Documento de origem:
Ao contrário de O Som ao Redor, não veremos dessa vez um mosaico sobre as ligações entre o Recife moderno e o arcaico sob todas as instâncias, mas uma investigação sobre uma personagem específico e o universo que o rodeia. Lógico que é um universo rico e detalhado, com personagens aguçados e muito bem delineados, mas ainda assim uma. Esse uma é Clara, que acompanhamos desde o belo prólogo de 20 minutos na sua juventude, durante o aniversário de uma tia. Prosaico? Sim, e assim será pelas próximas duas horas seguintes. Mas essa é o expediente de Kleber, transformar o diário em extraordinário. E nos dias de hoje, Clara é uma mulher bem sucedida na carreira, com três filhos criados, netos e o mesmo apartamento na praia de Boa Viagem. O problema é que Clara está sozinha: viúva, os filhos não a procuram com a frequência desejada, morando num prédio cujos outros moradores já cederam a especulação imobiliária e a deixaram num ambiente abandonado, Clara olha ao redor e não há ninguém ao seu lado. Se transforma ela em peça de resistência ao cobrar o amor dos filhos, ao cobrar a manutenção do desejo, ao cobrar espaço físico e emocional que será sorrateiramente tragado pela espiral de elementos externos a investir contra sua permanência no grande viveiro humano.

Desafio 1: Transcreva sem alterações as linhas da listagem, desde a que contém "Considering what is" até o fim da listagem, incluindo ambas as extremidades. Deixe as imagens de fora.

Registros de raciocínio espacial:
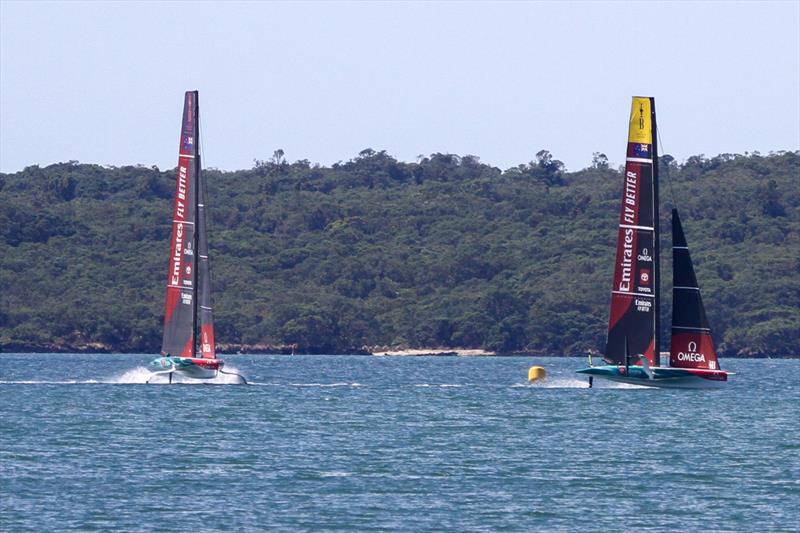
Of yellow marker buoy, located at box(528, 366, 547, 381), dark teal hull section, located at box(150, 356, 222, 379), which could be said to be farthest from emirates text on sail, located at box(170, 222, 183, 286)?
yellow marker buoy, located at box(528, 366, 547, 381)

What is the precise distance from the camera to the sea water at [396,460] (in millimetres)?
33406

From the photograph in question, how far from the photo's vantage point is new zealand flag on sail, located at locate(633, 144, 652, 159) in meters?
62.7

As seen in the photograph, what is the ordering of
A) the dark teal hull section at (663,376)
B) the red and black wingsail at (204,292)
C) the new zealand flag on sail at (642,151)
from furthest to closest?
the red and black wingsail at (204,292), the new zealand flag on sail at (642,151), the dark teal hull section at (663,376)

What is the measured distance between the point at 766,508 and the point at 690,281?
28050 mm

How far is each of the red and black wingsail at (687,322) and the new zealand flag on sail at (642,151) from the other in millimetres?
2624

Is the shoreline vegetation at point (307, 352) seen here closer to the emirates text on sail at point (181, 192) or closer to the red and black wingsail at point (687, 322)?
the red and black wingsail at point (687, 322)

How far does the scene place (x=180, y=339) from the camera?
65562 millimetres

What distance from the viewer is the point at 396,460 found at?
4309cm

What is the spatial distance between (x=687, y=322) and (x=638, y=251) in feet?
9.97

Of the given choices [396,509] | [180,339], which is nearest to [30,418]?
[180,339]

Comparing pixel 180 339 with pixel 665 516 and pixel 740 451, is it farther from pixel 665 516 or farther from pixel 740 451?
pixel 665 516

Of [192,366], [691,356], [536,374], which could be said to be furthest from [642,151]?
[192,366]

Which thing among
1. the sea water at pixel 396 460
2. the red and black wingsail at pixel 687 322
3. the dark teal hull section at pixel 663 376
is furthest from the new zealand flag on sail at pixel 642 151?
the sea water at pixel 396 460

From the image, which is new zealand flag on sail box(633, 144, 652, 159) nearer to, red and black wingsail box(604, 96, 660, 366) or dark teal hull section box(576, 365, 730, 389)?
red and black wingsail box(604, 96, 660, 366)
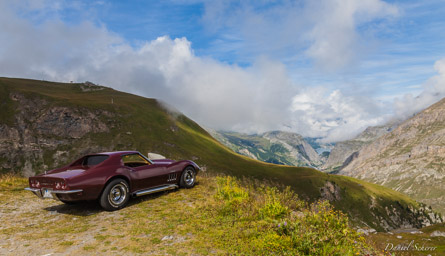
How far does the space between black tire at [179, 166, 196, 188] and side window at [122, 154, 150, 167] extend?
234cm

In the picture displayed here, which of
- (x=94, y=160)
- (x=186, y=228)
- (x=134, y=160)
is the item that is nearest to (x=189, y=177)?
(x=134, y=160)

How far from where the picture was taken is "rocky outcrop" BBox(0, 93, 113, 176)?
148625 mm

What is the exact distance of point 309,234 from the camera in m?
5.74

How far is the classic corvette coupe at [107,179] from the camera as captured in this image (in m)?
8.81

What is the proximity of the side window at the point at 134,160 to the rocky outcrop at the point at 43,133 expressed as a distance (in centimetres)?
16789

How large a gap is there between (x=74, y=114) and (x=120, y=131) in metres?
34.6

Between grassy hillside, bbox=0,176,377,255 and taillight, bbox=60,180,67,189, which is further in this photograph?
taillight, bbox=60,180,67,189

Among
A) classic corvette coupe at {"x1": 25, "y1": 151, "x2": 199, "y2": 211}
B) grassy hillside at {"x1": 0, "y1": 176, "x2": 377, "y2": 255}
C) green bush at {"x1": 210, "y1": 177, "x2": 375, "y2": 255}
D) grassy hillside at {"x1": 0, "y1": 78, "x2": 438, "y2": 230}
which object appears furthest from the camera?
grassy hillside at {"x1": 0, "y1": 78, "x2": 438, "y2": 230}

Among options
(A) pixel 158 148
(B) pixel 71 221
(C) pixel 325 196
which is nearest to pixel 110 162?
(B) pixel 71 221

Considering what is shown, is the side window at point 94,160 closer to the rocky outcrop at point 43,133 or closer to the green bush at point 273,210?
the green bush at point 273,210

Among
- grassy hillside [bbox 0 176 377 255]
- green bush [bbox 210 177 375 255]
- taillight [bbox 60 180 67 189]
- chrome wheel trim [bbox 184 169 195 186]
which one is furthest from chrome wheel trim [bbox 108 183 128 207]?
green bush [bbox 210 177 375 255]

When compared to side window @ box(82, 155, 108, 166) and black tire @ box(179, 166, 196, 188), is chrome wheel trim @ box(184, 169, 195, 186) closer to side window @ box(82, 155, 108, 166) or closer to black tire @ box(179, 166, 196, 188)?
black tire @ box(179, 166, 196, 188)

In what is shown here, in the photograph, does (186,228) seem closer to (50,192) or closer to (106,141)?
(50,192)

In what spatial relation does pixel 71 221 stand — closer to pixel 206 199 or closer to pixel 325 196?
pixel 206 199
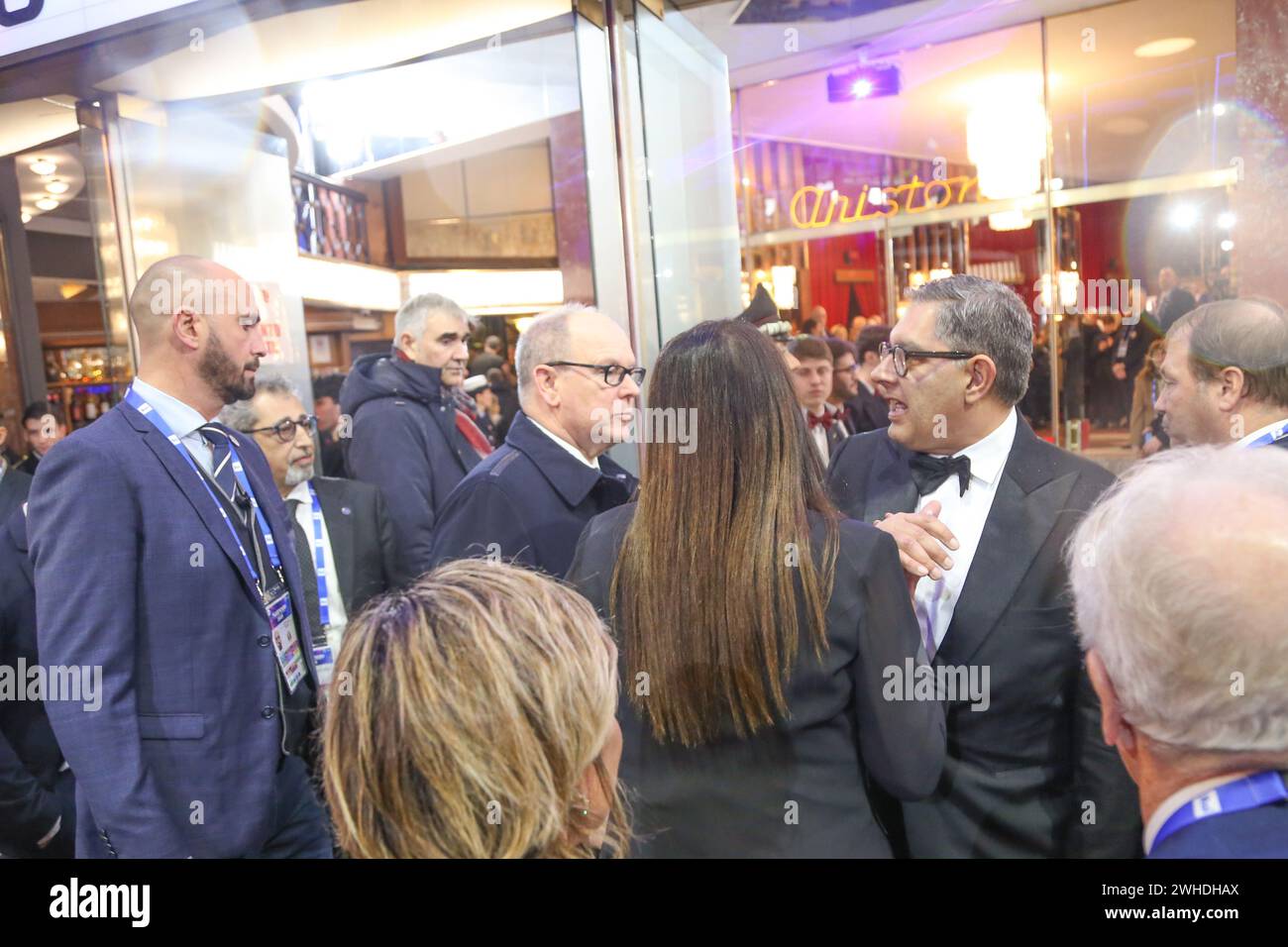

Desafio 2: Continue a resenha sobre o filme de Kleber e sua personagem Clara a partir do ponto em que ela termina.

Resultado da tarefa 1:
Considering what is shown, is the side window at point 94,160 closer to the rocky outcrop at point 43,133 or closer to the green bush at point 273,210?
the green bush at point 273,210

Among
- grassy hillside [bbox 0 176 377 255]
- green bush [bbox 210 177 375 255]
- taillight [bbox 60 180 67 189]
- chrome wheel trim [bbox 184 169 195 186]
which one is furthest from chrome wheel trim [bbox 108 183 128 207]?
green bush [bbox 210 177 375 255]

When compared to side window @ box(82, 155, 108, 166) and black tire @ box(179, 166, 196, 188), is chrome wheel trim @ box(184, 169, 195, 186) closer to side window @ box(82, 155, 108, 166) or closer to black tire @ box(179, 166, 196, 188)?
black tire @ box(179, 166, 196, 188)

In what is shown here, in the photograph, does (186,228) seem closer to (50,192) or closer to (106,141)?
(50,192)

In what spatial relation does pixel 71 221 stand — closer to pixel 206 199 or closer to pixel 325 196?
pixel 206 199

Resultado da tarefa 2:
A fauna que o roteirista Kleber constrói em torno de sua formidável protagonista é expressiva e fascinante, como cada cena do longa também o é. No esmerado jogo que propõe junto com a montagem perfeita de Eduardo Serrano, Kleber descortina três capítulos e através deles vai costurando ponto a ponto o mapa afetivo de Clara, seus três filhos, os netos, seu irmão e cunhada, o sobrinho e a namorada, a empregada, as amigas, um salva-vidas amigo de praia, e seus antagonistas, o grupo da corretora que só espera por Clara pra demolir tudo e começar o condomínio de luxo de frente pra praia. A vida de uma mulher e dos seus para mais uma vez observar os requintados jogos de preconceitos tão velados que sua sombra só vez por outra dá as caras, a construção do medo através do pesadelo do cotidiano, uma nova reflexão sobre o encontro entre passado e futuro, dessa vez de forma muito pessoal - tudo isso burilado em diálogos que passeiam entre o desconcertante e a riqueza do banal aparente. Compondo esse mosaico, temos Irandhir Santos, Maeve Jinkings, Julia Bernat, Carla Ribas, Fernando Teixeira e tantos outros. No entanto dois nomes precisam ser realçados: Zoraide Coleto, a incansável secretária de Clara que saca expressões impagáveis, e Humberto Carrão, um pequeno grande ator, que vem de expressividade televisiva para uma explosão inimaginável de nuances internas, intenções não-reveladas e uma malícia juvenil escondida por trás de olhos vibrantes, que escondem um lado podre da classe mais abastada da sociedade, dissolvida com ácido no longa.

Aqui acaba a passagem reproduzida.